632 chest X-rays were randomly collected from an academic centre hospital and anonymised selectively, leaving out fields needed for the bias estimation (manufacturer name, age, and gender). They were from six different vendors – AGFA (388), Carestream (45), DIPS (21), GE (31), Philips (127), and Siemens (20). The male and female distribution was 376 and 256. The X-rays were read for consolidation ground truth establishment on CARING analytics platform (CARPL). These X-rays were run on open-sourced chest X-ray classification model. Inferencing results were analysed using Aequitas, an open-source python-based package to detect the presence of bias, fairness of algorithms. Algorithms’ performance was evaluated on the three metadata classes – gender, age group, and brand of equipment. False omission rate (FOR) and false-negative rate (FNR) metrics were used for calculating the inter-class scores of bias.

RESULTS OR FINDINGS:

AGFA, 60 to 80 age group, and male were the dominant entities and hence considered as baseline for evaluation of bias towards other classes.

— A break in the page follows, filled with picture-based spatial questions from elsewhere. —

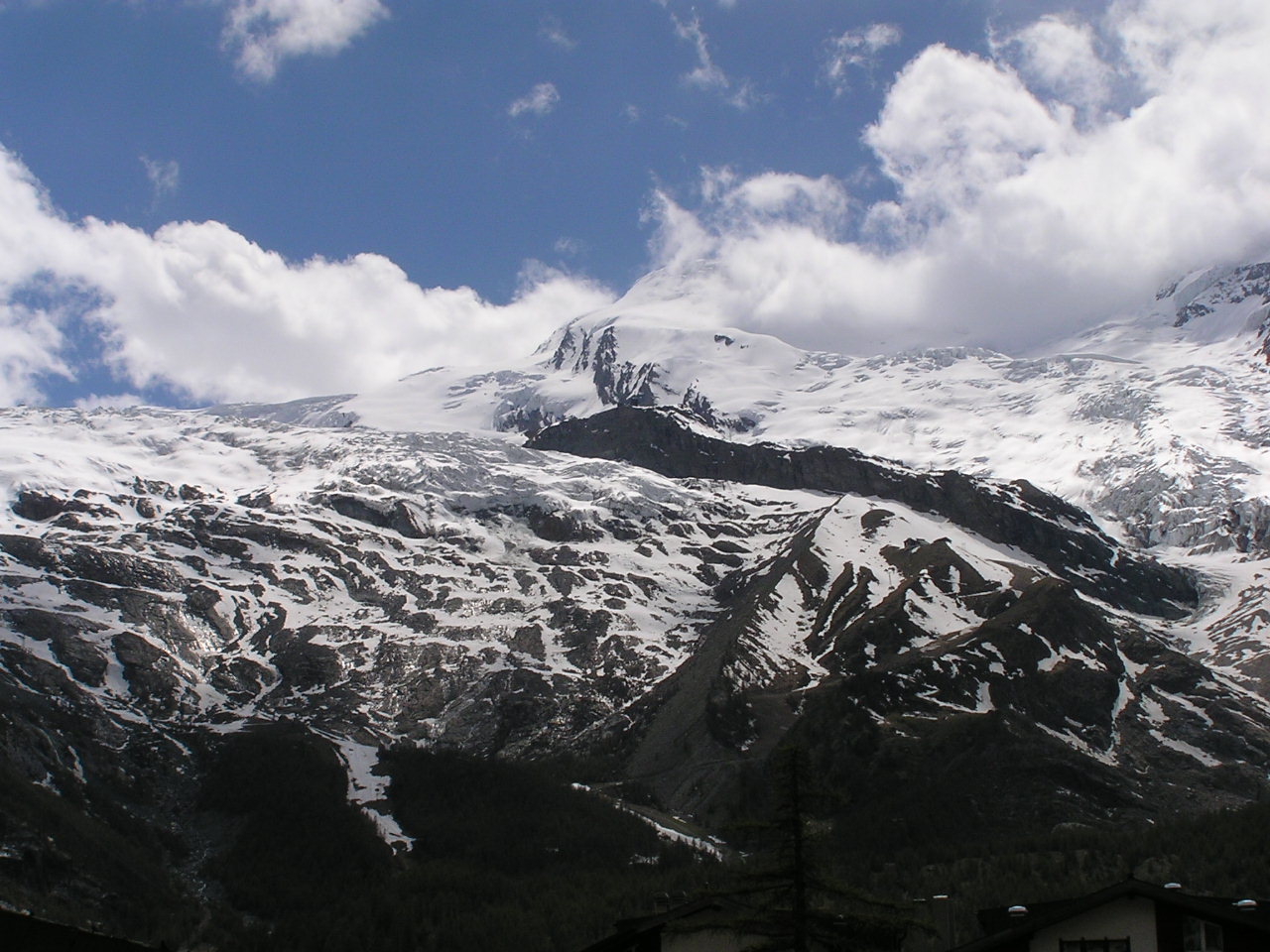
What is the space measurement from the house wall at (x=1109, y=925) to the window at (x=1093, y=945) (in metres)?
0.14

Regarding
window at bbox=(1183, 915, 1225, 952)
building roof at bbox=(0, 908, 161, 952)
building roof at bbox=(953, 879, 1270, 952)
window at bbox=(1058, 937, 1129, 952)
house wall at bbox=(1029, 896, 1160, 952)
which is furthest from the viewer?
house wall at bbox=(1029, 896, 1160, 952)

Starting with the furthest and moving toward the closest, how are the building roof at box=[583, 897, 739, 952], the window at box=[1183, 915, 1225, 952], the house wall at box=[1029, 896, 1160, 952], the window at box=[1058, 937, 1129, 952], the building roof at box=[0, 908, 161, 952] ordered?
the building roof at box=[583, 897, 739, 952] → the house wall at box=[1029, 896, 1160, 952] → the window at box=[1058, 937, 1129, 952] → the window at box=[1183, 915, 1225, 952] → the building roof at box=[0, 908, 161, 952]

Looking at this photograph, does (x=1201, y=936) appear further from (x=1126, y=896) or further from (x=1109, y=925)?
(x=1109, y=925)

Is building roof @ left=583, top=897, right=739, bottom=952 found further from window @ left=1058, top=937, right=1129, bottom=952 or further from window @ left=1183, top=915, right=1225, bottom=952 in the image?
window @ left=1183, top=915, right=1225, bottom=952

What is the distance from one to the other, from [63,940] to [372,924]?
15850cm

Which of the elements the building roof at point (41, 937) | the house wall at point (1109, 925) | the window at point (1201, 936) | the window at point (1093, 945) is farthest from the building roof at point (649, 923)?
the building roof at point (41, 937)

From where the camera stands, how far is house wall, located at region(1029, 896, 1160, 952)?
170 feet

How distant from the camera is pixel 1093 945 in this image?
5188 cm

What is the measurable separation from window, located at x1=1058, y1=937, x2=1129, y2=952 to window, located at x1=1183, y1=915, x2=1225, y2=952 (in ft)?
6.97

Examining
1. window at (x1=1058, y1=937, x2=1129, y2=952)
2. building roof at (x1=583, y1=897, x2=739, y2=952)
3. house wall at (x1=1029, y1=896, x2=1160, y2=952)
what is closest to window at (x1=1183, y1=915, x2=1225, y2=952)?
house wall at (x1=1029, y1=896, x2=1160, y2=952)

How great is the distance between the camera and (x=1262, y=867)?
599 feet

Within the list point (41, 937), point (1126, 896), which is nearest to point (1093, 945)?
point (1126, 896)

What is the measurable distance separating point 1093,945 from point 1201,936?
3.75 meters

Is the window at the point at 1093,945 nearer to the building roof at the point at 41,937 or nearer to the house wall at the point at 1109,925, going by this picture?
the house wall at the point at 1109,925
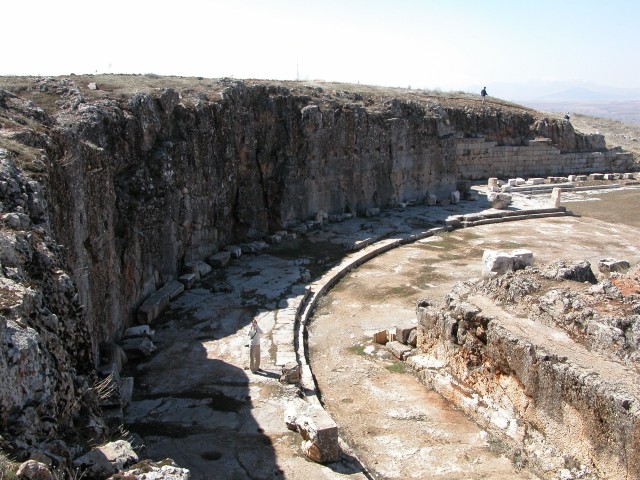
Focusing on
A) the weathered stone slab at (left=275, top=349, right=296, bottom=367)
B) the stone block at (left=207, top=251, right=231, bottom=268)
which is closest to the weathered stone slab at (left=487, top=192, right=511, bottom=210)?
the stone block at (left=207, top=251, right=231, bottom=268)

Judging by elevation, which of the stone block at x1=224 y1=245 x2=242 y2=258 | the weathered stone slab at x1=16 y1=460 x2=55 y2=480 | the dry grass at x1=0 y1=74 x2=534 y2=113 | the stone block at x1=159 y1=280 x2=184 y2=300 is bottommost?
the stone block at x1=159 y1=280 x2=184 y2=300

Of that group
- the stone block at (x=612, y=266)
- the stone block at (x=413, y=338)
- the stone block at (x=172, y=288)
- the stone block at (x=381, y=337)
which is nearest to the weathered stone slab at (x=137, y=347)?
the stone block at (x=172, y=288)

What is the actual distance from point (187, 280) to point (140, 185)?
2.58 meters

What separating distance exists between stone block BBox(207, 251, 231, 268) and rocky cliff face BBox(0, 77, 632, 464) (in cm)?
40

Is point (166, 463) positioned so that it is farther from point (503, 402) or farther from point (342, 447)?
point (503, 402)

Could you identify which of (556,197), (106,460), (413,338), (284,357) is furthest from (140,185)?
(556,197)

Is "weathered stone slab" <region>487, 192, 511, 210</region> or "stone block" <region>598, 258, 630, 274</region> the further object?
"weathered stone slab" <region>487, 192, 511, 210</region>

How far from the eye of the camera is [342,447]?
27.1 feet

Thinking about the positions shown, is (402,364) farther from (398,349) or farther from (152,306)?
(152,306)

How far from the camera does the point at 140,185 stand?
13203mm

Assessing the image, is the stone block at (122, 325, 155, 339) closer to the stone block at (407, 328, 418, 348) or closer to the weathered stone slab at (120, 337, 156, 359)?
the weathered stone slab at (120, 337, 156, 359)

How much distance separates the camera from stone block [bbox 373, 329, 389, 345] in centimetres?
1226

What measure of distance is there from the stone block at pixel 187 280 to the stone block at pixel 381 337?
479 cm

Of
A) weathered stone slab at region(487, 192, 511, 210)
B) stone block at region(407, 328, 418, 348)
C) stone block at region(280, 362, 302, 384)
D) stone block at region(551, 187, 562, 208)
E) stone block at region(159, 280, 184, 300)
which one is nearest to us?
stone block at region(280, 362, 302, 384)
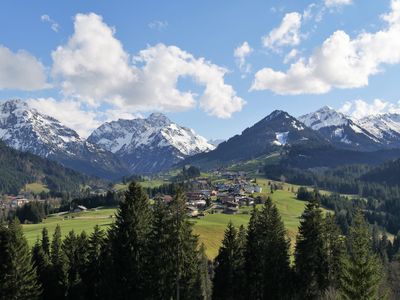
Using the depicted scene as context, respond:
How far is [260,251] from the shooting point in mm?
64438

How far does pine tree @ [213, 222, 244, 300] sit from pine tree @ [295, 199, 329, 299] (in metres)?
9.27

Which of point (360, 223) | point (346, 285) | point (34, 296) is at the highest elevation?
point (360, 223)

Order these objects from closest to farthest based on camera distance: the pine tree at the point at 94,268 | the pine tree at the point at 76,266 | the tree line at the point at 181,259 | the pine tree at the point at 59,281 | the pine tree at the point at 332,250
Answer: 1. the tree line at the point at 181,259
2. the pine tree at the point at 332,250
3. the pine tree at the point at 94,268
4. the pine tree at the point at 76,266
5. the pine tree at the point at 59,281

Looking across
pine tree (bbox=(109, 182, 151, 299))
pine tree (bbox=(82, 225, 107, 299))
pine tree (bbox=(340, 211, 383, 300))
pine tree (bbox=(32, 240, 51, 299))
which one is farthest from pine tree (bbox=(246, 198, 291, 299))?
pine tree (bbox=(32, 240, 51, 299))

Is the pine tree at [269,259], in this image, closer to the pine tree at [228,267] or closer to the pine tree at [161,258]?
the pine tree at [228,267]

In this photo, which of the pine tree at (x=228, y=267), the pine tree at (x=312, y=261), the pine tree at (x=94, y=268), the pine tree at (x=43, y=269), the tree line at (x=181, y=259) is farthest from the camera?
the pine tree at (x=43, y=269)

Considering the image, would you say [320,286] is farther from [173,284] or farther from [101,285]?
[101,285]

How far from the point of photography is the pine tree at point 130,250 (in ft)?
183

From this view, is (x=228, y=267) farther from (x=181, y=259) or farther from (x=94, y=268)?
(x=94, y=268)

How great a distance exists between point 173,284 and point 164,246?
16.0 ft

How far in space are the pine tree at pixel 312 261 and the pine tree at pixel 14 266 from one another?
3406 cm

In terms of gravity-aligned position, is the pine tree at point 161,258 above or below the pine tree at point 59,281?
above

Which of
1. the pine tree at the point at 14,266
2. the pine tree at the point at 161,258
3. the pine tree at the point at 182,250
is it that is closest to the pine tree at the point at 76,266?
the pine tree at the point at 14,266

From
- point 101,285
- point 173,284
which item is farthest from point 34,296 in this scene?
point 173,284
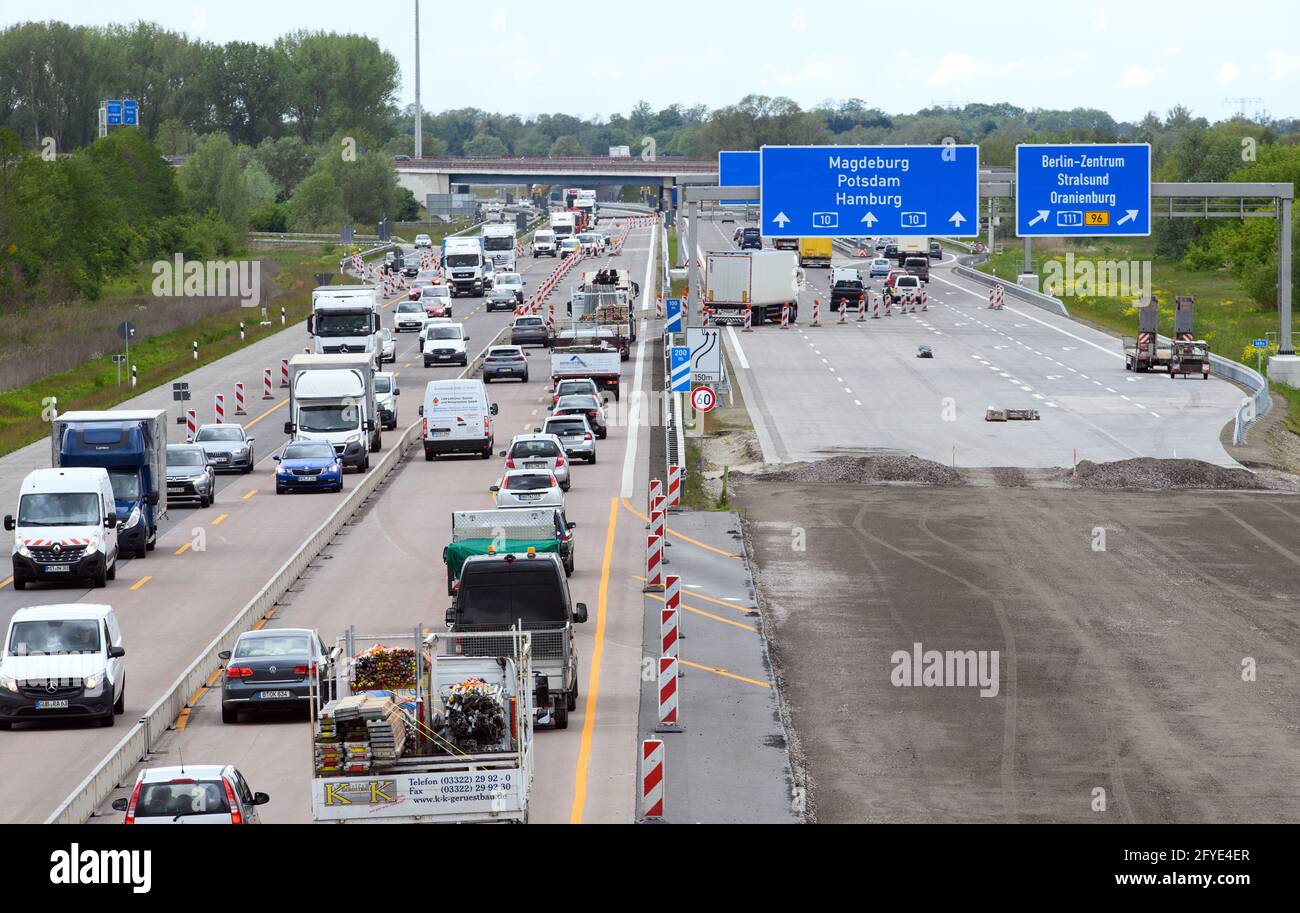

Significant false omission rate (FOR) and false negative rate (FNR) disparities were observed for all vendor classes except Siemens as compared to AGFA. No gender disparity was seen. All groups show FNR parity whereas all classes showed disparity with respect to false omission rate for age.

CONCLUSION:

We demonstrate that AI algorithms may develop biases, based on the composition of training data. We recommend bias evaluation check to be an integral part of every AI project. Despite this, AI algorithms may still develop certain biases, some of those difficult to evaluate.

LIMITATIONS:

Limited pathological classes were evaluated.